#### Records drawn from a dataset:

·····

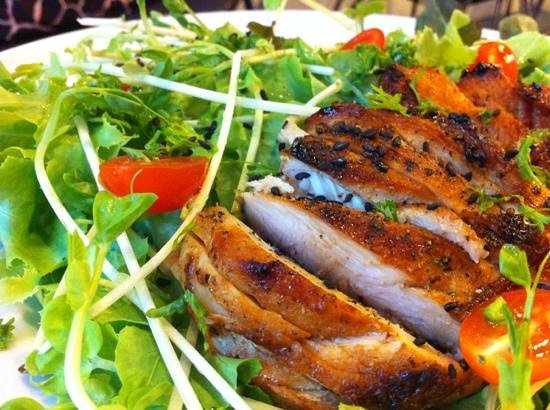 Samui Health Shop by Lamphu : chicken salad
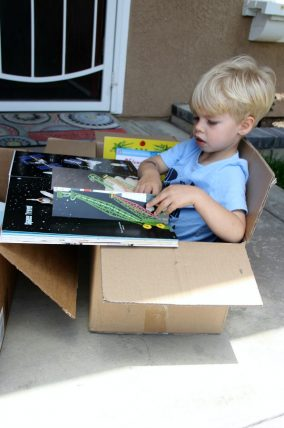Reading, cardboard box, upcycle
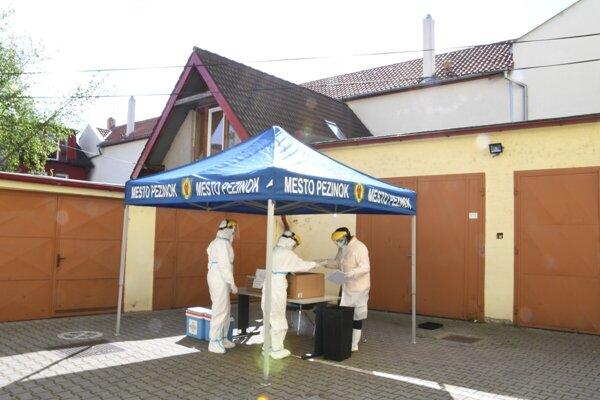 V Pezinku testovali zamestnancov mesta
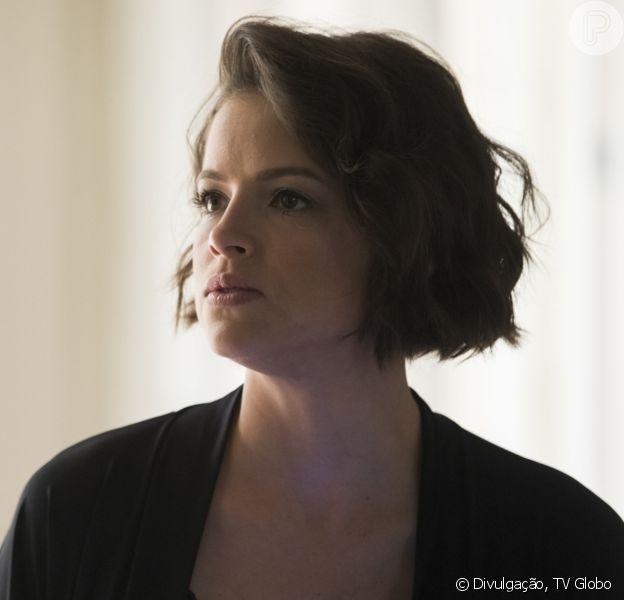 Nos próximos capítulos da novela 'A Dona do Pedaço', Josiane (Agatha Moreira) surta ao ser abandonada por Régis (Reynaldo Gianecchini).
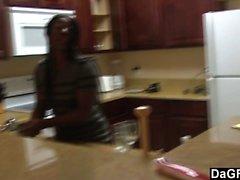 Amateur coppia di fottuta nera nella cucina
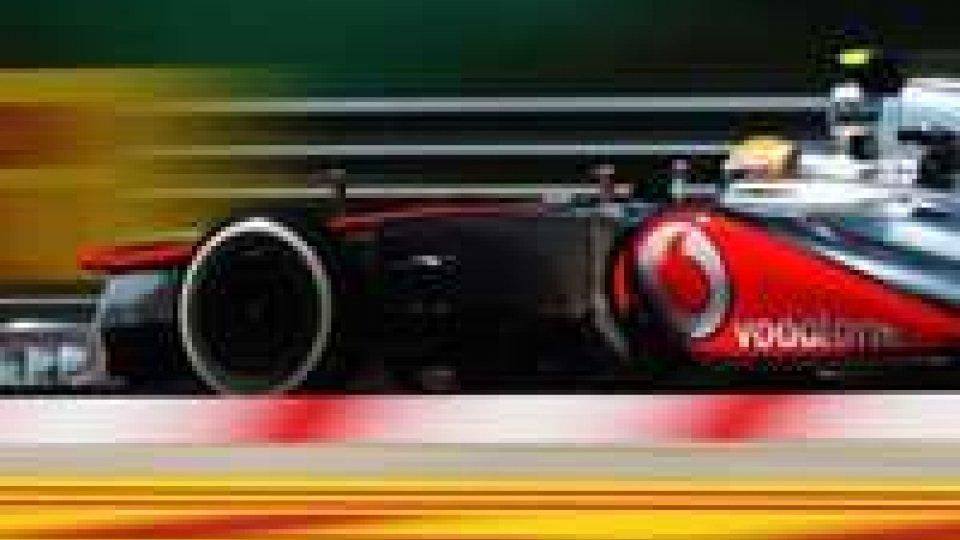 Hamilton domina e vince in Ungheria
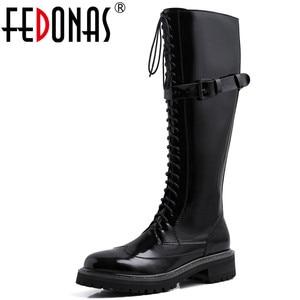 Женские сапоги до колена FEDONAS, черные сапоги из натуральной кожи с боковой молнией, вечерние Клубные теплые сапоги с пряжкой на зиму 2019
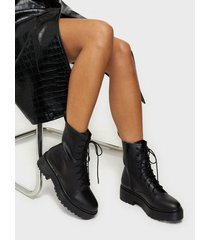 nly shoes perfect lace boot flat boots black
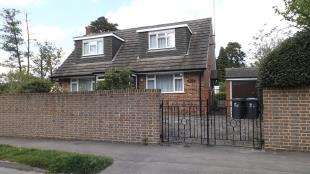 3 Bedrooms Detached House for sale in New Town, Copthorne, West Sussex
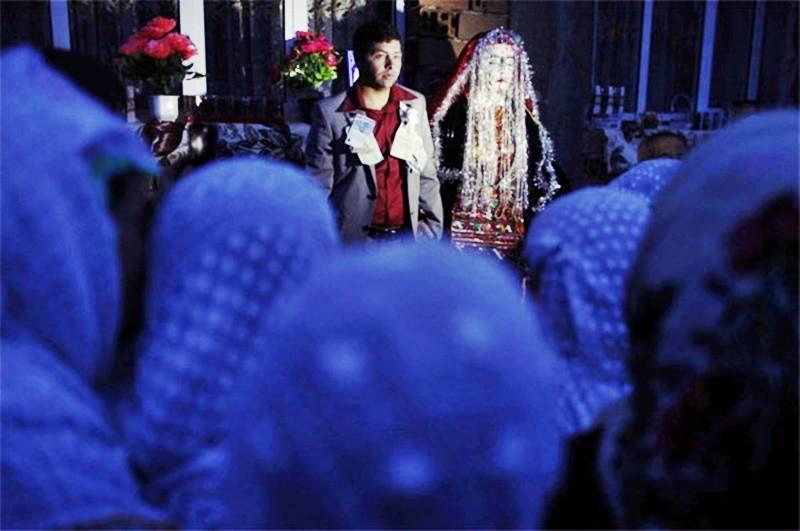 Tập tục hóa trang cô dâu trong ngày tân hôn kỳ lạ nhất thế giới - 8
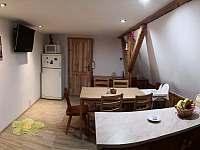 První patro kuchyň pohled od okna - chata ubytování Měděnec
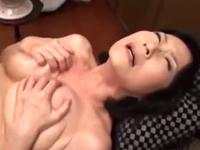 久しぶりに膣を弄られてヌルヌルになった六十路の膣内に射精
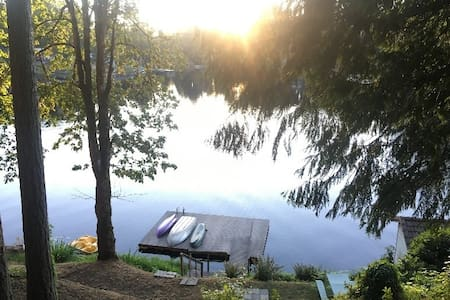 Cozy, quiet lakefront cabin for 2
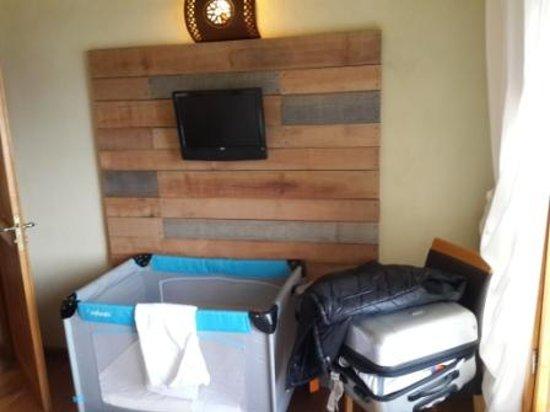 Lirolay Suites : Habitacion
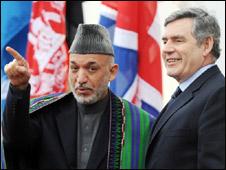 阿富汗總統卡爾扎伊和英國首相布朗
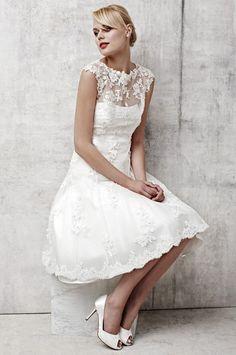Prachtige korte stijl bruidsjurk gemaakt van kant. De top is mouwloos en heeft een mooie halslijn welke prachtig bewerkt is. De jurk wordt helemaal op de hand en op maat gemaakt.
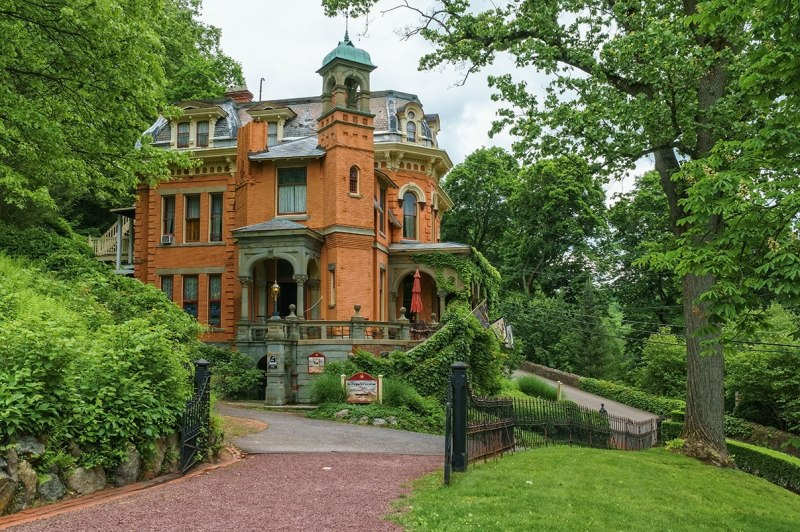 Packer-Mansion-3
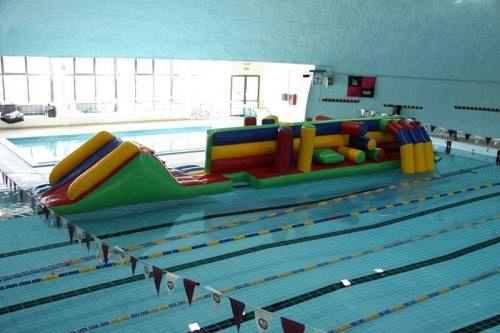 Se la piscina diventa un campo estivo per i bimbi for Piscina pontedera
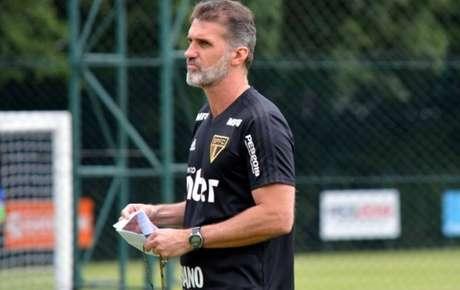 Mancini dá ênfase para o trabalho de bola parada
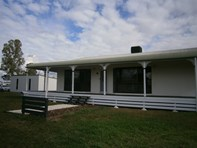Picture of 8 CURTIS STREET, Dalby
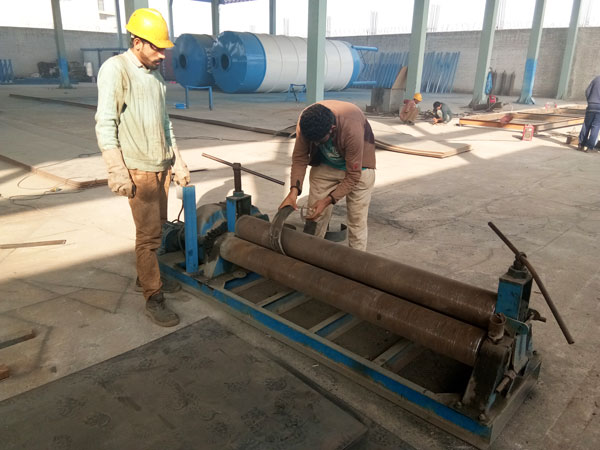 Pakistan workers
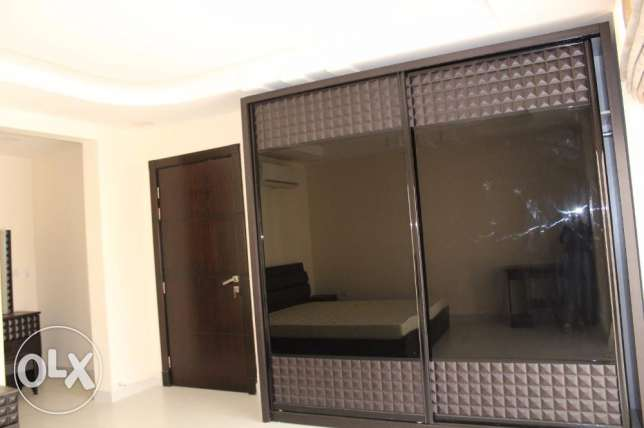 Beautiful 2 bedroom apartment in NEW HIDD/fully furnished جفير -  5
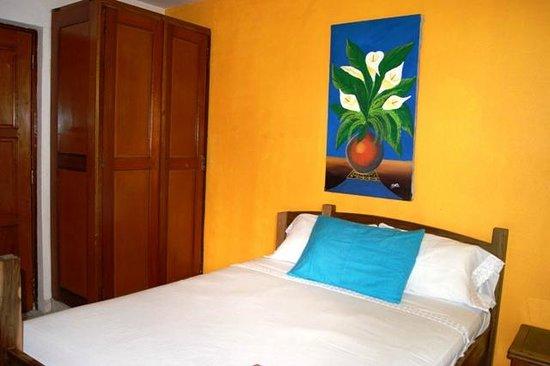 HC Liri Hotel: Habitación 9 (Doble. Cama matrimonial )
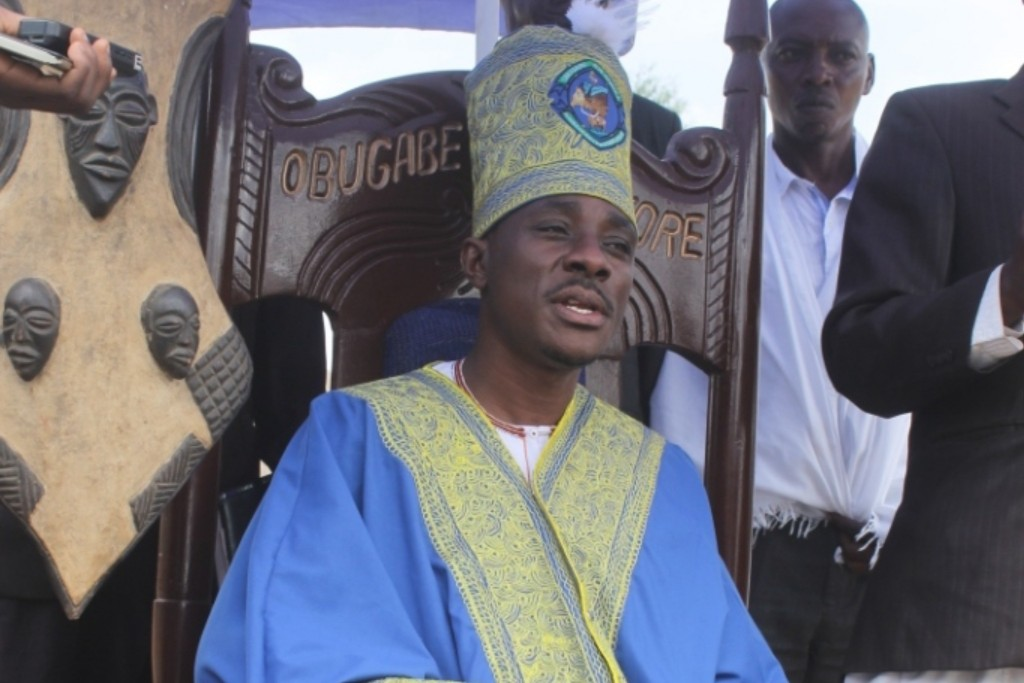 Self-proclaimed King of Ankole, Umar Asiimwe Rubambansi has buried the hatchet with his father as the duo takes the path to mediation (FILE PHOTO_
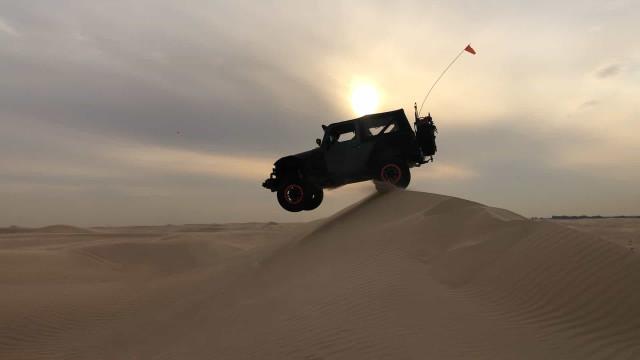 Motorista quase sofre acidente nas dunas do deserto de Dubai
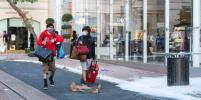 Протестующие в США громят бутики и крадут модные сумки: фото и видео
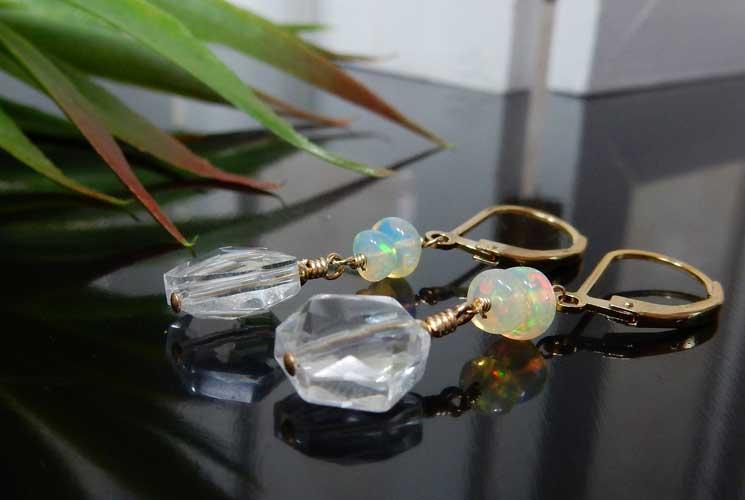 オパールと水晶のレバーバックピアス-0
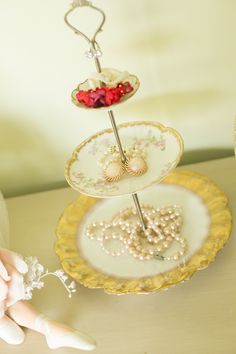 Vintage Cake Stands, Floral Arrangements, Centerpieces, Romantic, Homemade, Create, Gifts, Collection, Presents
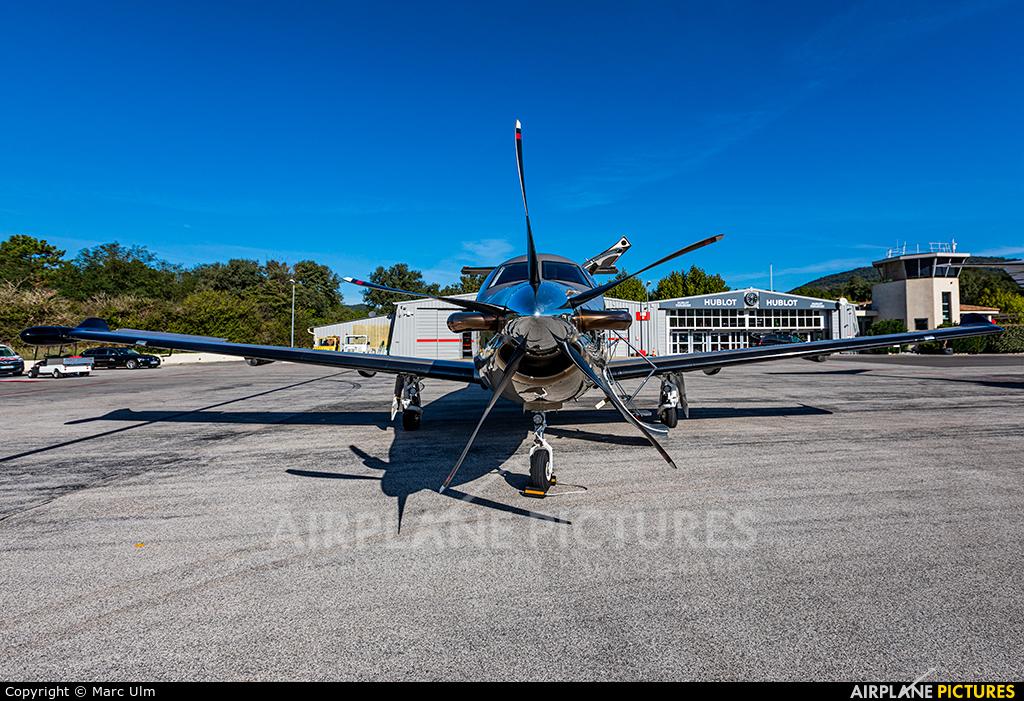 Private HB-FXG aircraft at St. Tropez - La Mole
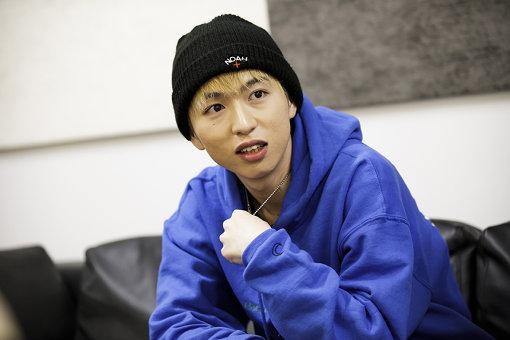 Kvi Baba(くゔぃ・ばば)。大阪・茨木出身のラッパー / シンガーソングライター。2017年よりSoundCloud上で立て続けに楽曲を発表し音楽活動をスタート。トラップ、クラウド・ラップ、オルタティブ・ロックから影響を受けたというメロディックなラップスタイルと、内省的かつ鬱屈した心情を歌ったリリックが特徴。エモーショナルという言葉がジャストにフィットしたアーティストである。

·····

#### Directions for this task:
Your job is to copy each entry exactly as written; the pictures do not go in.

#### Written reply:
 Samui Health Shop by Lamphu : chicken salad
Reading, cardboard box, upcycle
 V Pezinku testovali zamestnancov mesta
 Nos próximos capítulos da novela 'A Dona do Pedaço', Josiane (Agatha Moreira) surta ao ser abandonada por Régis (Reynaldo Gianecchini).
 Amateur coppia di fottuta nera nella cucina
 Hamilton domina e vince in Ungheria
 Женские сапоги до колена FEDONAS, черные сапоги из натуральной кожи с боковой молнией, вечерние Клубные теплые сапоги с пряжкой на зиму 2019
 nly shoes perfect lace boot flat boots black
 3 Bedrooms Detached House for sale in New Town, Copthorne, West Sussex
 Tập tục hóa trang cô dâu trong ngày tân hôn kỳ lạ nhất thế giới - 8
 První patro kuchyň pohled od okna - chata ubytování Měděnec
 久しぶりに膣を弄られてヌルヌルになった六十路の膣内に射精
 Cozy, quiet lakefront cabin for 2
 Lirolay Suites : Habitacion
 阿富汗總統卡爾扎伊和英國首相布朗
Prachtige korte stijl bruidsjurk gemaakt van kant. De top is mouwloos en heeft een mooie halslijn welke prachtig bewerkt is. De jurk wordt helemaal op de hand en op maat gemaakt.
 Packer-Mansion-3
 Se la piscina diventa un campo estivo per i bimbi for Piscina pontedera
 Mancini dá ênfase para o trabalho de bola parada
Picture of 8 CURTIS STREET, Dalby
 Pakistan workers
 Beautiful 2 bedroom apartment in NEW HIDD/fully furnished جفير -  5
 HC Liri Hotel: Habitación 9 (Doble. Cama matrimonial )
 Self-proclaimed King of Ankole, Umar Asiimwe Rubambansi has buried the hatchet with his father as the duo takes the path to mediation (FILE PHOTO_
 Motorista quase sofre acidente nas dunas do deserto de Dubai
 Протестующие в США громят бутики и крадут модные сумки: фото и видео
 オパールと水晶のレバーバックピアス-0
 Vintage Cake Stands, Floral Arrangements, Centerpieces, Romantic, Homemade, Create, Gifts, Collection, Presents
 Private HB-FXG aircraft at St. Tropez - La Mole
 Kvi Baba(くゔぃ・ばば)。大阪・茨木出身のラッパー / シンガーソングライター。2017年よりSoundCloud上で立て続けに楽曲を発表し音楽活動をスタート。トラップ、クラウド・ラップ、オルタティブ・ロックから影響を受けたというメロディックなラップスタイルと、内省的かつ鬱屈した心情を歌ったリリックが特徴。エモーショナルという言葉がジャストにフィットしたアーティストである。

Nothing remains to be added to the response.